The National Security Agency (NSA) has posted a new joint cybersecurity information sheet, “CSI: AI ML Supply Chain Risks and Mitigations.”
The document says it is intended for organizations that deploy, develop or procure AI and machine learning systems and components, and says its risks and mitigations should inform questions and requirements for vendors when those systems are sourced from third parties.
Six supply chain components, six risk surfaces
The paper defines the AI and ML supply chain as the set of components vendors and service providers must source or manage to deliver an AI system. It names six of them: training data, models, software, infrastructure, hardware and third-party services.

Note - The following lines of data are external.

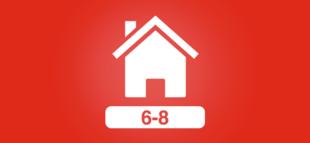 Unit icon home 6 8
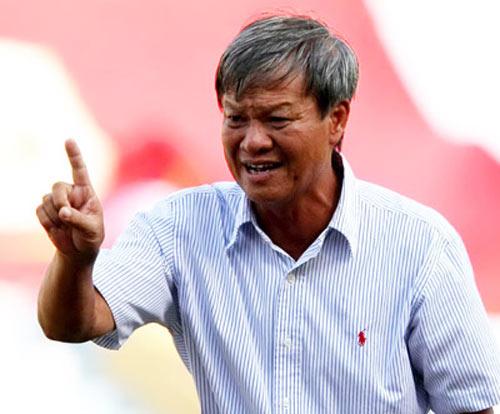 """HLV Lê Thụy Hải: """"Tiền tôi không thiếu…"""" - 1"""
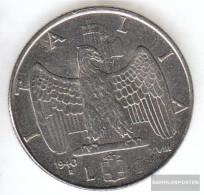 Italy Km-number. : 77 1942 Stgl./unzirkuliert Steel Stgl./unzirkuliert 1942 1 Lira Vittorio Emanuele III. - 1861-1946 : Kingdom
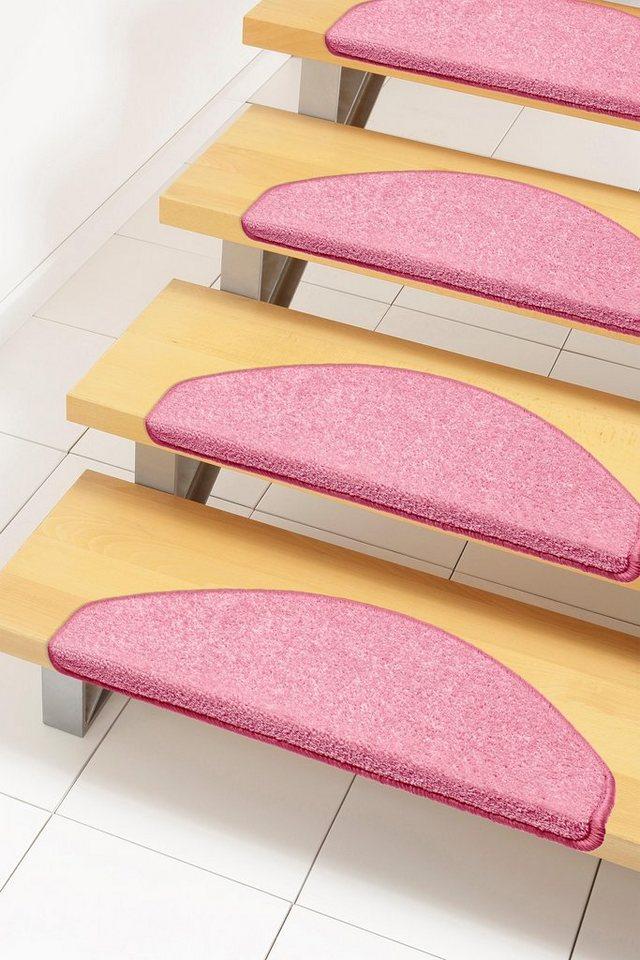 Stufenmatte, Hanse Home, »Shashi«, einfarbig, Kurzflor, getuftet in Rosa Pink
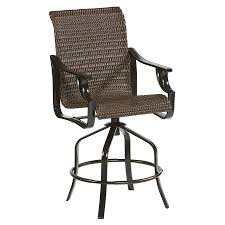 Patio Bar Furniture Sets - shop allen roth safford 2 count dark brown wicker swivel patio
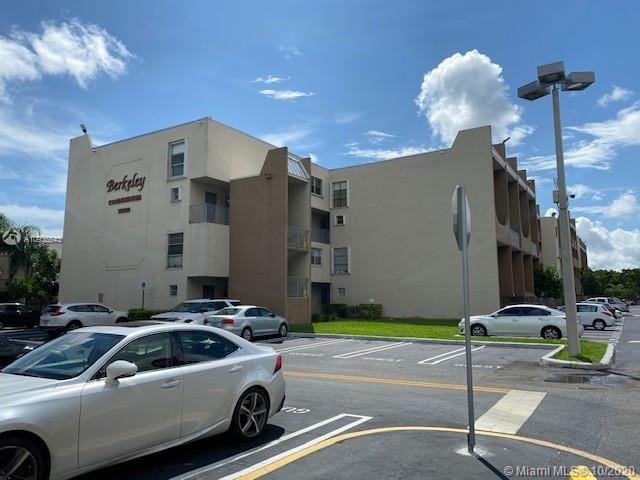 10900 SW 104th St #321, Miami, FL 33176 - #: A10935543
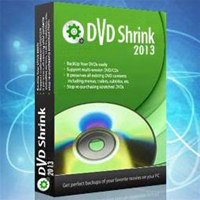 DVD Shrink 2013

The document says each of those components can introduce vulnerabilities that affect confidentiality, integrity or availability, and adds that technologies such as large language models and AI agents may have additional security concerns beyond the paper’s broad treatment.
Data, models and software: what the paper says to do
For data, the paper highlights low-quality or biased inputs, data poisoning and training-data exposure through model inversion, membership inference and training-data extraction.
It says organizations should quarantine and test externally sourced data before moving it into internal systems, review and preprocess it, and use integrity and provenance methods such as checksums, hashes, digital signatures and lineage tracking.
For models, the paper highlights serialization attacks, model poisoning, hidden backdoors, malware embedded in weights or metadata and evasion attacks. It says organizations should prefer secure file formats, use trusted and transparent model sources, perform initial and periodic performance testing, maintain a registry of verified model versions and use integrity checks such as hashes, checksums and digital signatures.
For software, the paper says AI systems often rely on many libraries and tools, which can increase attack surface and introduce conventional software-supply-chain risks such as name-confusion and typosquatting attacks.
It calls for integrity validation, malware scanning, static and dynamic testing, SBOM maintenance, least-privilege deployment and ongoing patching and monitoring. For infrastructure and hardware, it says most risks mirror conventional cyber systems, though AI-specific accelerator devices add attack surface through drivers, firmware and related components.
Third-party services as the highest-complexity risk vector
The guidance highlights third-party services as a unique risk vector, noting they often support some or all AI components and can introduce vulnerabilities through their own supply chains, cyber incidents, or shared resources.
The document says organizations should assess vendors’ security practices and vulnerability-management processes, monitor them over time and include cybersecurity requirements in contracts.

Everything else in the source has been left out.